General characteristics
- Tonnage: 197 GRT
- Length: 111 ft 6 in (33.99 m)
- Beam: 25 ft 3 in (7.70 m)
- Draft: 12 ft 3 in (3.73 m) (mean)
- Installed power: 400 ihp (300 kW) compound steam engine
- Propulsion: Screw
- Speed: 10 knots (19 km/h; 12 mph)
- Complement: 25
- Armament: 1 × 3 in (76 mm) mount; 2 × mgs

= USS Arctic (SP-1158) =

Steam tug in the US Navy

USS Arctic (SP-1158) was a wooden-hulled steam tug acquired by the US Navy during World War I. Arctic was briefly employed as a convoy escort during the war and later used to tow targets and transport ammunition. She was returned to commercial service in 1919.

== Service history ==

Arctic was built by Hall Bros. at Eagle Harbor, Washington, in 1913. She was inspected by the Navy on 17 October 1917 and found to be suitable for naval service. Accordingly, her owner, the Independent Asphalt Paving Co., of Seattle, Washington, delivered the tug to the Navy on 4 December 1917. Fitted out at the Puget Sound Navy Yard, Bremerton, Washington, and designated SP-1158, Arctic was placed in commission there on 15 January 1918, LTJG Ernest G. Heinrici, USNRF, in command.

> _Problems to work on_
(1) Explain why, according to the USS Arctic passage, the Independent Asphalt Paving Co. delivered the tug to the Navy on 4 December 1917.
(2) In the USS Arctic passage, who commanded the tug when it was placed in commission?
(3) Please carry on writing the USS Arctic passage, starting after its last sentence.

> _Records shown_

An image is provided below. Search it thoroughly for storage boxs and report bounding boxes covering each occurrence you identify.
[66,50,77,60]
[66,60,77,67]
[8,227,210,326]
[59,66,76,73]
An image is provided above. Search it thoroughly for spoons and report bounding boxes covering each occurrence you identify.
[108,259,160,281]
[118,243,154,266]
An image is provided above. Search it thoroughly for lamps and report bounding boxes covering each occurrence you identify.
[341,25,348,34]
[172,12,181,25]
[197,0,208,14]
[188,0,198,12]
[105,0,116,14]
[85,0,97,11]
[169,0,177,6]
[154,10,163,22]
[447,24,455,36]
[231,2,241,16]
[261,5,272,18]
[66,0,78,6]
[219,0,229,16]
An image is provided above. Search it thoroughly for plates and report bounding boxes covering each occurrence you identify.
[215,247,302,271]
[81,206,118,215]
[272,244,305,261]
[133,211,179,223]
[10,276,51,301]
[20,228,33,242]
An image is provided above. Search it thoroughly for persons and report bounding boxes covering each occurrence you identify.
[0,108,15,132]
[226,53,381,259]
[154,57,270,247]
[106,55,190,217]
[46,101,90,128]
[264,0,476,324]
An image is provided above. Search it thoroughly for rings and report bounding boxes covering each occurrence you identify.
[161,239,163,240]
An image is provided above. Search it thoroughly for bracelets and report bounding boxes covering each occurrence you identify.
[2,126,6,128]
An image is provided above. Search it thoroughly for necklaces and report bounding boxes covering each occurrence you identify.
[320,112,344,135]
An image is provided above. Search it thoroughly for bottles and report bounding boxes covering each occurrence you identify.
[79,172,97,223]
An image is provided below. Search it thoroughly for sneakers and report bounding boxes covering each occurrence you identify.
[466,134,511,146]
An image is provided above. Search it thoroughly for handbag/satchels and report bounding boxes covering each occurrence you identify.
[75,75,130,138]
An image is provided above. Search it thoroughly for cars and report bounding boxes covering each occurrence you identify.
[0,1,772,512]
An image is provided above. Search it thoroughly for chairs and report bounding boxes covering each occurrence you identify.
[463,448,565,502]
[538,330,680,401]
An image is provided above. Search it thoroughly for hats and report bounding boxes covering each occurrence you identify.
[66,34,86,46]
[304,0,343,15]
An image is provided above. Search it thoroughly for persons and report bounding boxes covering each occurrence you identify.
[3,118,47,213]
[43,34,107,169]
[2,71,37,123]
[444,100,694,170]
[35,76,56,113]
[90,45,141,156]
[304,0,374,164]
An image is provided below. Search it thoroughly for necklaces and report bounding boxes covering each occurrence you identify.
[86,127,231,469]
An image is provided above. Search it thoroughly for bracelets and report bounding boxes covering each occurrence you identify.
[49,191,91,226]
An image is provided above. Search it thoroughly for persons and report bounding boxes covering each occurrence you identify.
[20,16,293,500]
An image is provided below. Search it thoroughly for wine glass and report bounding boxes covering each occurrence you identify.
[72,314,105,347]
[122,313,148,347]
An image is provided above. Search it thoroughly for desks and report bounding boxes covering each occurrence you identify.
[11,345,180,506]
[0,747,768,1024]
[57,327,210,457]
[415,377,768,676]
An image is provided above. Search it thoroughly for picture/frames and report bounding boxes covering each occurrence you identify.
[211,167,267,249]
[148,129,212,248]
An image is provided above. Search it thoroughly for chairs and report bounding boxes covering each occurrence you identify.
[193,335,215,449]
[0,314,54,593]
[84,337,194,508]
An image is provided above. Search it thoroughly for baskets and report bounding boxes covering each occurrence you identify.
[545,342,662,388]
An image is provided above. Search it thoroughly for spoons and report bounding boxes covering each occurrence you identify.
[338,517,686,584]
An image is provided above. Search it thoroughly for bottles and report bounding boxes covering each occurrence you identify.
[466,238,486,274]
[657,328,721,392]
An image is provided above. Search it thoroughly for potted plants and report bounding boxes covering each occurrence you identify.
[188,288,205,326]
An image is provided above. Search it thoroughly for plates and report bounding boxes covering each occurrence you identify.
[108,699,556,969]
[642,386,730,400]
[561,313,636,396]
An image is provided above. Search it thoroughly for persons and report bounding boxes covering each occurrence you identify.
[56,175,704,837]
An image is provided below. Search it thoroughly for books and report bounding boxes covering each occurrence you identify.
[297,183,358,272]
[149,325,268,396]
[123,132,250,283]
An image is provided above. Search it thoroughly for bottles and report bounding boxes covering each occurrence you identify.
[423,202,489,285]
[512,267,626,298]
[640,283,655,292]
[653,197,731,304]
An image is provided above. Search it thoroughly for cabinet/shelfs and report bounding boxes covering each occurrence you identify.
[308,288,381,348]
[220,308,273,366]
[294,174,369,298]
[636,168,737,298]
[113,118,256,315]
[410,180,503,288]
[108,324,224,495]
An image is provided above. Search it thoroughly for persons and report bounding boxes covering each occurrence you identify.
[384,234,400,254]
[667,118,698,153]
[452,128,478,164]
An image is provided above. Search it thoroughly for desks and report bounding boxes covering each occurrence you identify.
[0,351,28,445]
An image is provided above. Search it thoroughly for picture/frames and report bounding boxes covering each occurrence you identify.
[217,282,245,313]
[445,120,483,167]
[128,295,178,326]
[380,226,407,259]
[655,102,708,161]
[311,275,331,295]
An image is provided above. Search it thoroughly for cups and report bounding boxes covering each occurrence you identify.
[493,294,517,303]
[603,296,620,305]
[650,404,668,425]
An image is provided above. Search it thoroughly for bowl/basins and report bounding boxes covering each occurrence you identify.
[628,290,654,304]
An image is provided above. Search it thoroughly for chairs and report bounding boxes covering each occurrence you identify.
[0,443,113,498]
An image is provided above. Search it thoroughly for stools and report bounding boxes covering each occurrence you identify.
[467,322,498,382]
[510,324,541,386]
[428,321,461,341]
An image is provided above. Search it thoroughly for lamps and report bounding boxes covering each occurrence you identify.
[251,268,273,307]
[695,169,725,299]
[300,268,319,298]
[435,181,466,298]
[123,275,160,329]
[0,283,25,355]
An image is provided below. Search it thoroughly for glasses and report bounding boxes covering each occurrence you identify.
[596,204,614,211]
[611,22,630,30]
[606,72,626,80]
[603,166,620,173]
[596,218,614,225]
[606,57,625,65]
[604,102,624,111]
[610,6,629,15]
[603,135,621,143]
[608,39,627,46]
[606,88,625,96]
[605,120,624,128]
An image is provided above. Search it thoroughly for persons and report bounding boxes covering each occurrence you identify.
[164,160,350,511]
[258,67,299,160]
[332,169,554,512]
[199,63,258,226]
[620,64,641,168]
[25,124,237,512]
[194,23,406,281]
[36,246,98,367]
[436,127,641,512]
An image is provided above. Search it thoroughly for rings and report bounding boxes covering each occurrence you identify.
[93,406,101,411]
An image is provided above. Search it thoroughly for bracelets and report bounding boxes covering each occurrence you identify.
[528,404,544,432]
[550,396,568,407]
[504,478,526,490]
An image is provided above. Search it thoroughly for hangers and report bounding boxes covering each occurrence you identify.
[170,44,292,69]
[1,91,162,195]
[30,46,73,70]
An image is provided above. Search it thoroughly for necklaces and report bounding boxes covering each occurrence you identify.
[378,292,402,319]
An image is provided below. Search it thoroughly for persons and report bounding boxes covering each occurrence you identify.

> _Answers to the tasks_
(1) The Navy had inspected Arctic on 17 October 1917 and found her suitable for naval service. As a result, her owner delivered her to the Navy on 4 December 1917.

(2) LTJG Ernest G. Heinrici, USNRF.

(3)
After escorting the submarine chaser to San Diego, Arctic towed two coal barges through the Panama Canal and proceeded to Hampton Roads, Virginia, where she arrived early in May and began preparations for "distant service." Assigned to Division 11, Patrol Force, Arctic departed New London, Connecticut, on 18 May as one of the escorts for a convoy that included 27 submarine chasers. After shepherding her charges to Bermuda, the tug proceeded on to Ponta Delgada, in the Azores, on escort duty before returning to New London in mid-August 1918. For the remainder of the year, she operated between New London, the Azores, and Bermuda.

Assigned then to the Fleet Train, Arctic operated with the Atlantic Fleet from February to May 1919, towing targets during gunnery exercises out of Guantanamo Bay, Cuba, and transporting ammunition within the waters of the 5th Naval District. After proceeding from that port to Havana, Arctic was decommissioned on 8 July 1919, simultaneously stricken from the Naval Vessel Register, and turned over to the M. J. Dady Engineering and Contracting Co., which had purchased the vessel from her prewar owner.

After navy service, she remained named as the towboat Arctic, and was scrapped in 1941.